### What you have to do
Among the entries below, only the lines from the one with "KYRGYZSTAN - CIRCA" through the one with "Woman with headphones" are wanted, reproduced exactly. Pictures are not wanted.

#####

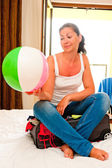 Girl sitting on a suitcase with an inflated ball — Stock Photo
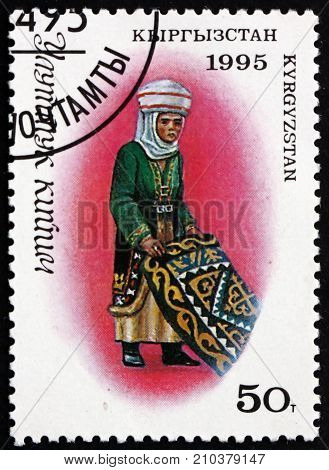 KYRGYZSTAN - CIRCA 1995: a stamp printed in the Kyrgyzstan shows Woman in Traditional Kyrgyz Costume with Carpet circa 1995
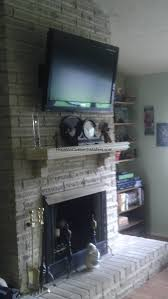tv on brick fireplace installation houston custom installers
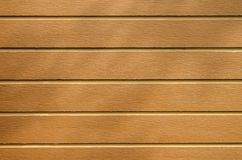 Brown plank floor with shade of trees stock photo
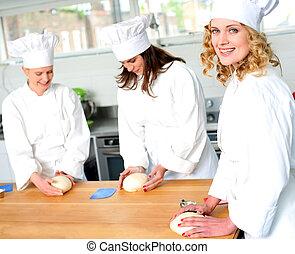 Female chefs at work in a restaurant kitchen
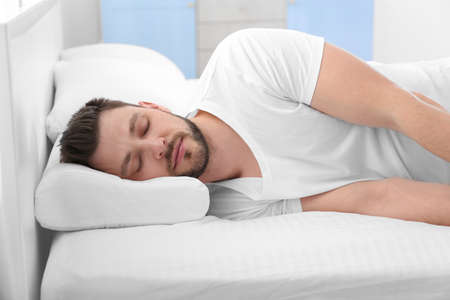 Young man lying on bed with orthopedic pillow at home Stock fotó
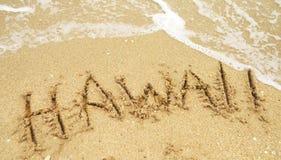 Vakantie in Hawaï in zand wordt geschreven dat Stock Afbeelding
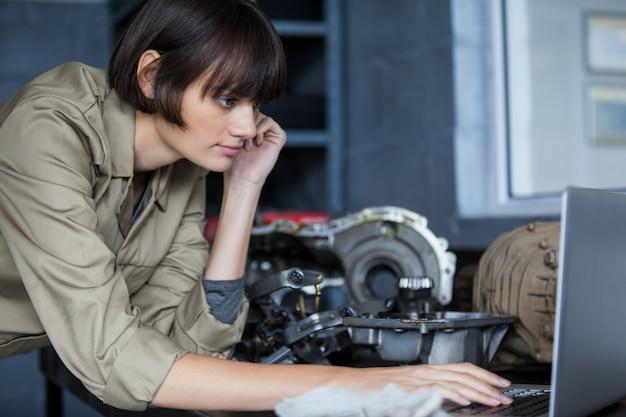Женщина механик, опираясь на стол и с помощью ноутбука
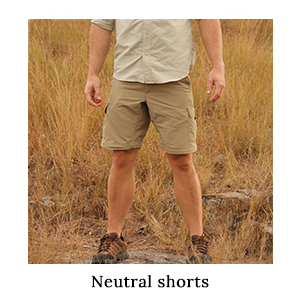 Man in a safari shirt and safari zip-off trousers in ripstop fabric which have been converted into shorts on safari in Africa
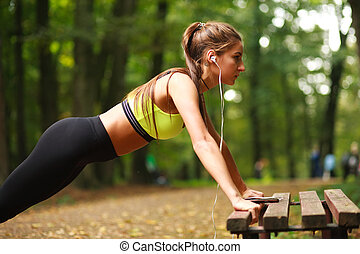 Woman with headphones doing push-ups exercises in park -...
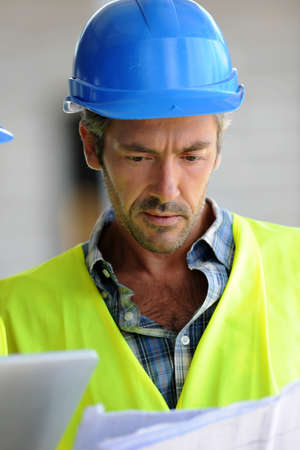 Closeup of construction manager checking plan Stock Photo - 15043129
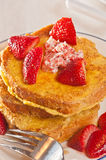 Oganic cornmeal crusted french toast with strawberries Royalty Free Stock Photo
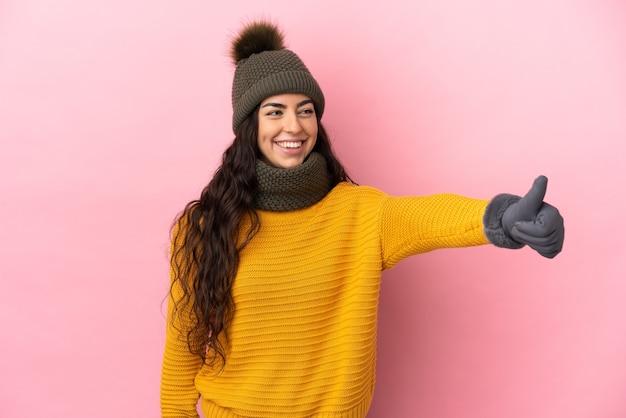 Jeune fille caucasienne avec chapeau d'hiver isolé sur mur violet donnant un geste de pouce en l'air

#####

### Output for this exercise
 KYRGYZSTAN - CIRCA 1995: a stamp printed in the Kyrgyzstan shows Woman in Traditional Kyrgyz Costume with Carpet circa 1995
tv on brick fireplace installation houston custom installers
 Brown plank floor with shade of trees stock photo
 Female chefs at work in a restaurant kitchen
 Young man lying on bed with orthopedic pillow at home Stock fotó
 Vakantie in Hawaï in zand wordt geschreven dat Stock Afbeelding
Женщина механик, опираясь на стол и с помощью ноутбука
 Man in a safari shirt and safari zip-off trousers in ripstop fabric which have been converted into shorts on safari in Africa
 Woman with headphones doing push-ups exercises in park -...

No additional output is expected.